WORK TO BE COMPLETED
The lines from the one with "Цветя, праскова, 20мм" through the last line of the material below, copied exactly and free of pictures, make up the whole answer.

DATA
....

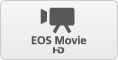 EOS_Movie_HD_tcm203-970482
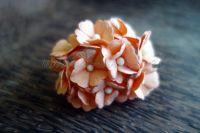 Цветя, праскова, 20мм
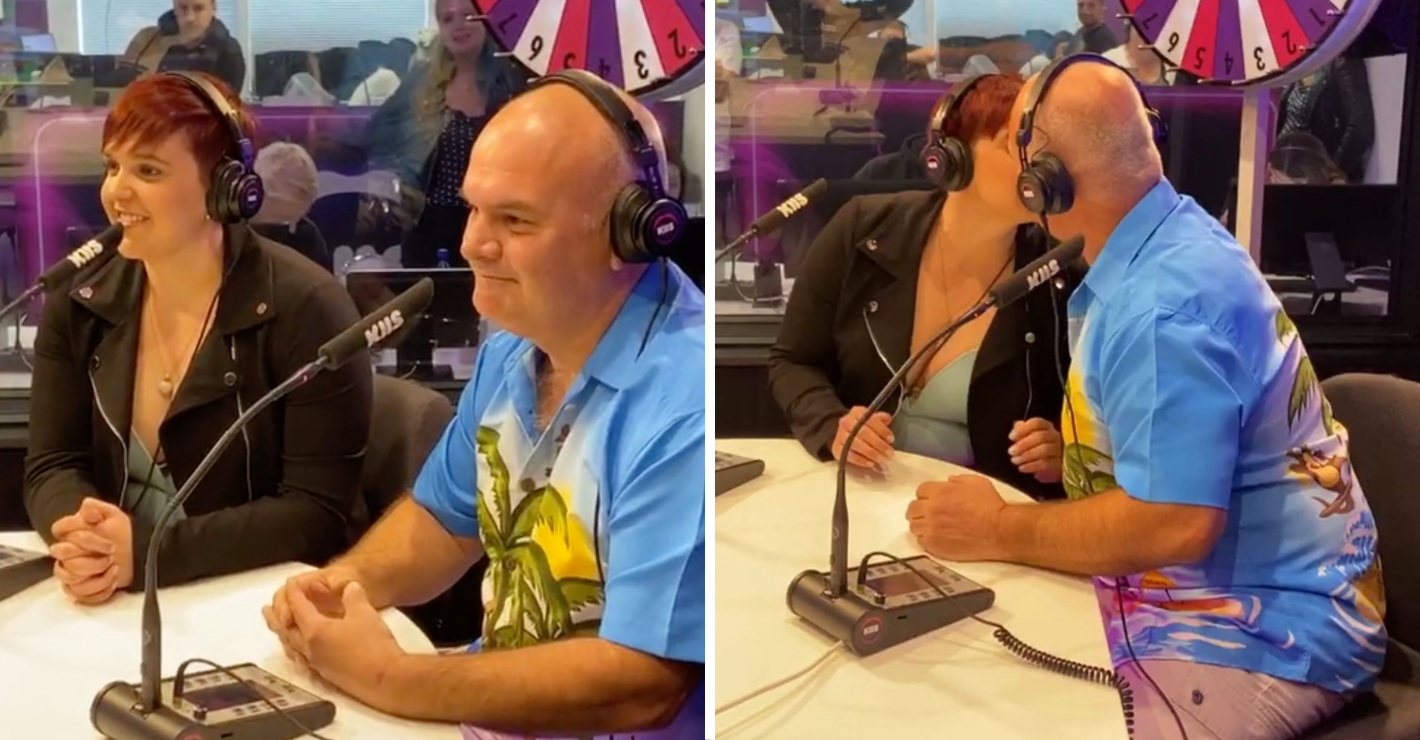 Sheila and dad make out on live radio show to win cash prize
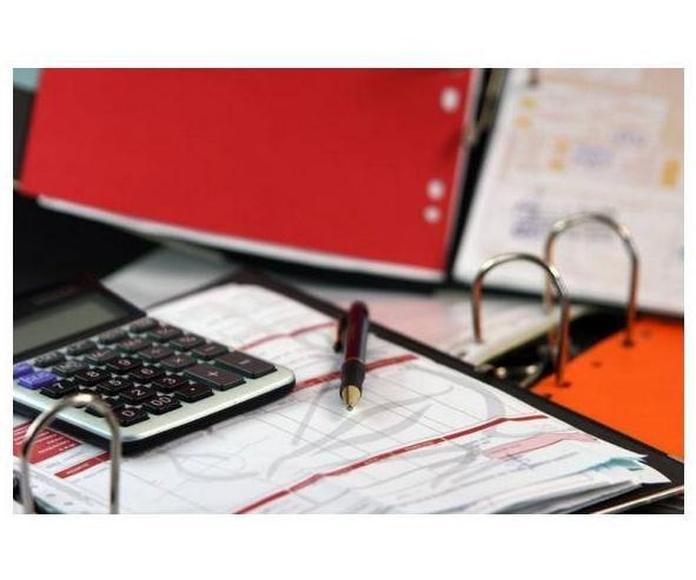 Destacamos: Servicios de Asesoría y Gestión Garabote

....

TASK ANSWER
 Цветя, праскова, 20мм
 Sheila and dad make out on live radio show to win cash prize
 Destacamos: Servicios de Asesoría y Gestión Garabote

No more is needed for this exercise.